■ Aim of the exercise
Give back an exact copy of the listing that follows, without the pictures.

(Dataset extract Opens)

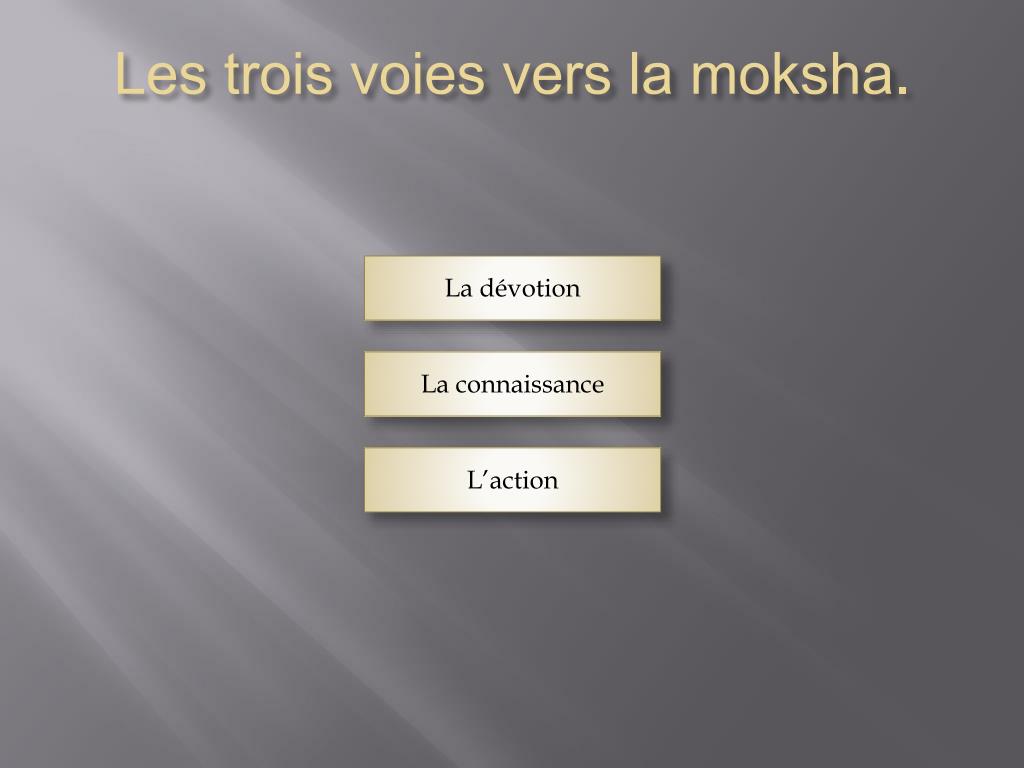 Les trois voies vers la moksha.

La dévotion

La connaissance

L’action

(Dataset extract Closes)

■ Output below
 Les trois voies vers la moksha.

La dévotion

La connaissance

L’action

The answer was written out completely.